--- Текст для чтения ---
Россия приросла двумя маленькими автономными провинциями, одна из которых, Абхазия, действительно хотела и хочет оформиться как отдельное государство, хотя теперь эта мечта от нее дальше, чем прежде; а другое, Южная Осетия под руководством Эдуарда Кокойты, ориентируется, скорее, на опыт кадыровской Чечни с ее внутренней бесконтрольностью и жизнью на дань, получаемую из Москвы.
Надо сказать, что средний россиянин уже более или менее отдает себе в этом отчет. По данным ФОМ, 32% опрошенных считают Южную Осетию частью России, 31% затрудняется обозначить ее статус, 29% видят в ней самостоятельное государство и 8% продолжают считать ее частью Грузии. При этом, по опросу Левада-центра, официального приема ЮО в состав России – сразу или со временем — желает 41% опрошенных (год назад – 46%), а сомневаются в целесообразности этого или просто не хотят 45% (год назад – 37%).
Первая в истории война между Россией и бывшей союзной республикой не была ни самой крупной, ни самой кровопролитной из тех, что за два последних десятка лет прокатились по постсоветскому пространству. Обе чеченские кампании или армяно-азербайджанская война за Карабах были масштабнее. Но
последствия пятидневной войны больше, чем она сама. Она продемонстрировала Москве (а попутно и Тбилиси, и Сухуми, и Цхинвали), насколько велик разрыв между желаниями и возможностями, между кабинетными прогнозами и подлинными результатами.
То, что игра будет безвыигрышной для всех участников, не только для побежденных, но и для победителей, можно было догадаться заранее. Догадаться не смогли или не захотели. Хватит ли полученных уроков, чтобы не повторять пройденное? Сводки, приходящие с Кавказа, говорят, что может и не хватить.
---
**Список заданий**
[a] Как в двух предложениях пересказать текст о пятидневной войне?
[b] Каким городам, согласно тексту о пятидневной войне, она продемонстрировала, насколько велик разрыв между желаниями и возможностями? Назовите все.
[c] Продублируйте из текста о пятидневной войне всё, начиная со слов «Первая в истории» и вплоть до слов «и не хватить.».
--- Предоставленные записи ---
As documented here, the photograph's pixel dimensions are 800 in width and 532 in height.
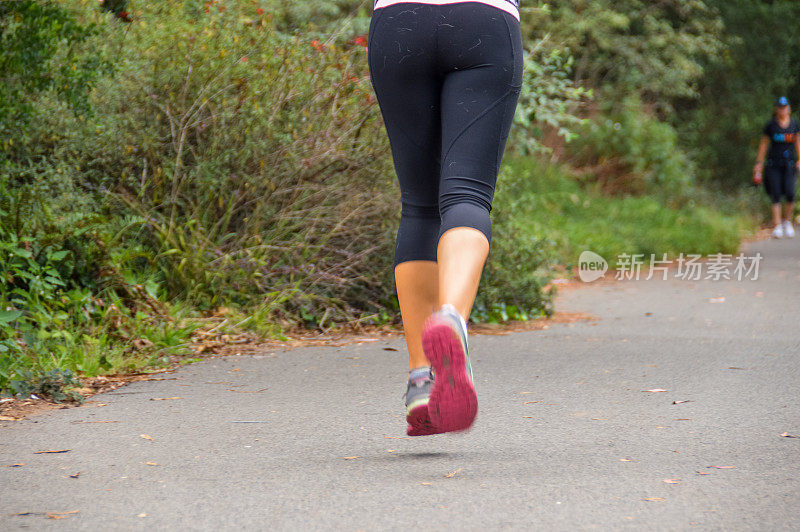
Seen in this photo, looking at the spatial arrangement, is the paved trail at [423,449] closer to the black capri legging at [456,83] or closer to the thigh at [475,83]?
the black capri legging at [456,83]

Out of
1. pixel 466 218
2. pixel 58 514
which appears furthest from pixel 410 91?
pixel 58 514

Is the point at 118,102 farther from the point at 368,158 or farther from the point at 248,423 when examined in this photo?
the point at 248,423

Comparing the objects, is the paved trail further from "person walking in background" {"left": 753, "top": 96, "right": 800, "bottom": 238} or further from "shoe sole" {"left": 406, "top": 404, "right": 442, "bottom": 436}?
"person walking in background" {"left": 753, "top": 96, "right": 800, "bottom": 238}

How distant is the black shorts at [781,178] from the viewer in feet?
45.1

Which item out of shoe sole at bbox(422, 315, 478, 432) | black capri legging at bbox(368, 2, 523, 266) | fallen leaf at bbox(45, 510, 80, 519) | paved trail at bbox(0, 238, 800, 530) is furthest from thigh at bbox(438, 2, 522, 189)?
fallen leaf at bbox(45, 510, 80, 519)

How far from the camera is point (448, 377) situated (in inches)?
97.3

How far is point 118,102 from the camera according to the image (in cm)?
565

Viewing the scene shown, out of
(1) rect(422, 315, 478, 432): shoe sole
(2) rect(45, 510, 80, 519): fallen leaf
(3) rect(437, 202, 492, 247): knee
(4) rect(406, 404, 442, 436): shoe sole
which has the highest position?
(3) rect(437, 202, 492, 247): knee

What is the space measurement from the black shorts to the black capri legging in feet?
39.2

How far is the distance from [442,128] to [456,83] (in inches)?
5.7

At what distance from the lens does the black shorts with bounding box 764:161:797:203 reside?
1376 cm

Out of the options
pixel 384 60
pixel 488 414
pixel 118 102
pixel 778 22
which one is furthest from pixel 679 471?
pixel 778 22

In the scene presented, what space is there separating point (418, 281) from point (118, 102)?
A: 3.26 metres

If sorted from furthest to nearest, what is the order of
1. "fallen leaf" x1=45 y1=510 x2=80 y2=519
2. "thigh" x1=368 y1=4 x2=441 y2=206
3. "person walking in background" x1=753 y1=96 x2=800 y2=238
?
"person walking in background" x1=753 y1=96 x2=800 y2=238, "thigh" x1=368 y1=4 x2=441 y2=206, "fallen leaf" x1=45 y1=510 x2=80 y2=519
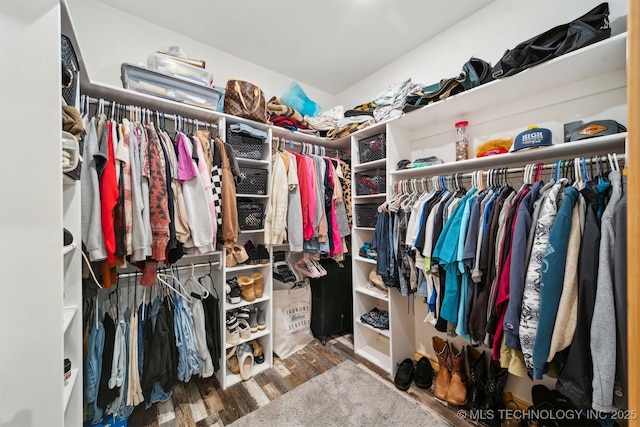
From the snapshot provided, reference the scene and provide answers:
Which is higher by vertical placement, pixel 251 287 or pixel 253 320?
---
**Полные ответы**
[a] Россия приросла двумя маленькими автономными провинциями: Абхазия хотела и хочет стать отдельным государством, а Южная Осетия ориентируется на опыт кадыровской Чечни с ее жизнью на дань из Москвы. Пятидневная война не была ни самой крупной, ни самой кровопролитной на постсоветском пространстве, но ее последствия больше, чем она сама: она показала разрыв между желаниями и возможностями и оказалась безвыигрышной и для побежденных, и для победителей.

[b] Москва, Тбилиси, Сухуми, Цхинвали.

[c]
Первая в истории война между Россией и бывшей союзной республикой не была ни самой крупной, ни самой кровопролитной из тех, что за два последних десятка лет прокатились по постсоветскому пространству. Обе чеченские кампании или армяно-азербайджанская война за Карабах были масштабнее. Но
последствия пятидневной войны больше, чем она сама. Она продемонстрировала Москве (а попутно и Тбилиси, и Сухуми, и Цхинвали), насколько велик разрыв между желаниями и возможностями, между кабинетными прогнозами и подлинными результатами.
То, что игра будет безвыигрышной для всех участников, не только для побежденных, но и для победителей, можно было догадаться заранее. Догадаться не смогли или не захотели. Хватит ли полученных уроков, чтобы не повторять пройденное? Сводки, приходящие с Кавказа, говорят, что может и не хватить.